[RECORDS SUPPLIED]:
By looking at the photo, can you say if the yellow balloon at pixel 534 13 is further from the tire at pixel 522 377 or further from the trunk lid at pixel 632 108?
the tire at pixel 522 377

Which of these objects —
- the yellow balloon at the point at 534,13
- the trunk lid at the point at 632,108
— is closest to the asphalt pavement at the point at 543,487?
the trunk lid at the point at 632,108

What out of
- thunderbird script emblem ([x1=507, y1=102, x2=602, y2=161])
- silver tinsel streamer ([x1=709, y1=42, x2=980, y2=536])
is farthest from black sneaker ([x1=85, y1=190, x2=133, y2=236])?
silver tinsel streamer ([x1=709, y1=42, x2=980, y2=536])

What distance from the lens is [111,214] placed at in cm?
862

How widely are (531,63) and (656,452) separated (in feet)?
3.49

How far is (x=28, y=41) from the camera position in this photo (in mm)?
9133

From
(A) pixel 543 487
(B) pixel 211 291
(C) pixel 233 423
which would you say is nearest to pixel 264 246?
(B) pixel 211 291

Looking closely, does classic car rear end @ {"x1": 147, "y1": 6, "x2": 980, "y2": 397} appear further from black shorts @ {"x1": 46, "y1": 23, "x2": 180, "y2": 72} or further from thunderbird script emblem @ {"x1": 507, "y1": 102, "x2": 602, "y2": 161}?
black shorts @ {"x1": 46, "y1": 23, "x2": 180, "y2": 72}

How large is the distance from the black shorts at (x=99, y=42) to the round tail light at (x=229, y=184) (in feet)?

[TASK REQUIREMENTS]: Express everything from the line containing "Looking closely, does" down through the end of the entries as a Markdown table with the columns Row and Text, numbering each line and leaving out blank lines.

[OUTPUT]:
| Row | Text |
|---|---|
| 1 | Looking closely, does classic car rear end @ {"x1": 147, "y1": 6, "x2": 980, "y2": 397} appear further from black shorts @ {"x1": 46, "y1": 23, "x2": 180, "y2": 72} or further from thunderbird script emblem @ {"x1": 507, "y1": 102, "x2": 602, "y2": 161}? |
| 2 | black shorts @ {"x1": 46, "y1": 23, "x2": 180, "y2": 72} |
| 3 | How large is the distance from the black shorts at (x=99, y=42) to the round tail light at (x=229, y=184) (in feet)? |